Parsing a string value

Published

June 8, 2024

First, create a GettysburgParser and assign it to a variable named parser.

Instantiate a parser
using CitableParserBuilder
parser = CitableParserBuilder.gettysburgParser()

When we parse a string token, the result is a Vector of Analysis objects. Our parser produces only one analysis for the toekn “score”.

Out of date

The signature with the optional data parameter is out of date and will be removed in the next release.
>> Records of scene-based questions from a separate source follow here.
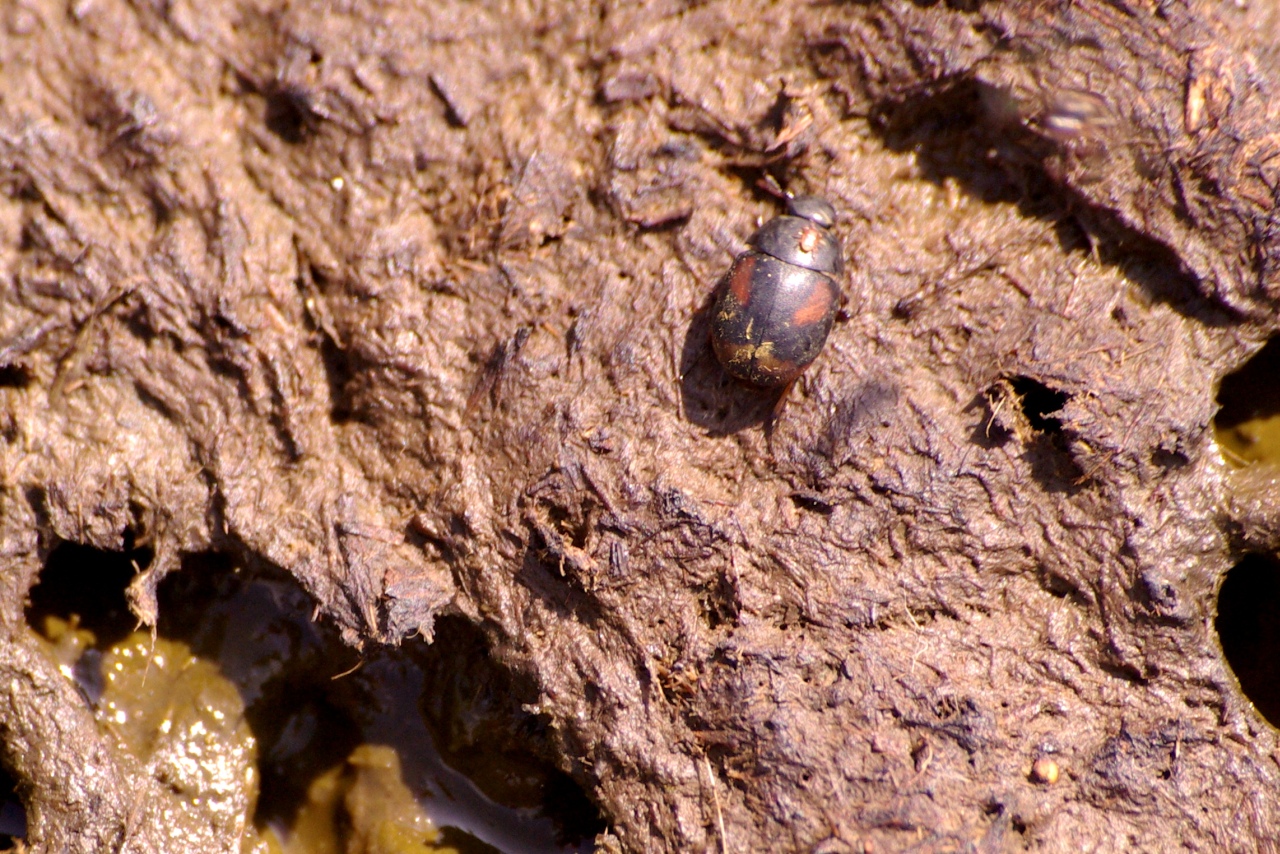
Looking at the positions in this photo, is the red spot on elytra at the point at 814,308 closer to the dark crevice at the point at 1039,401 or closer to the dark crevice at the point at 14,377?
the dark crevice at the point at 1039,401

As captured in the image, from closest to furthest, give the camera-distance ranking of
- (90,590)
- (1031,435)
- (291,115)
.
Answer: (1031,435) → (291,115) → (90,590)

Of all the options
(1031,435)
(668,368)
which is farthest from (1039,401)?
(668,368)

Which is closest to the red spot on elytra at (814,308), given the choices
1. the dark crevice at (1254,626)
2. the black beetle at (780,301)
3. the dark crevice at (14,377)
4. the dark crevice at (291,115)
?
the black beetle at (780,301)

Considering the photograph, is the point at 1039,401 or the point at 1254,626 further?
the point at 1254,626

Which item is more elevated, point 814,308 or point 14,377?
point 814,308

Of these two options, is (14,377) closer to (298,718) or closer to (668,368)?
(298,718)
scoreparses = parsetoken("score", parser)
length(scoreparses)
1
typeof(scoreparses[1])
Analysis

The analysis object associates with the token a URN value, in abbreviated format, for each of the four properties of an analysis.

scoreparses[1].token
"score"
scoreparses[1].form
pennpos.NN

NN is the Penn Tree Bank code for Noun, singular or mass.

We can also parse a list of words. Here, parsing four words produces a Vector containing four Vectors of Analysis objects.

wordsparsed = parselist(split("Four score and seven"), parser)
length(wordsparsed)
4
Tip for parsing a citable corpus

You can use an OrthographicSystem to create generate a list of unique lexical tokens for an entire citable corpus. See the documentation for the Orthography.jl package with this tutorial.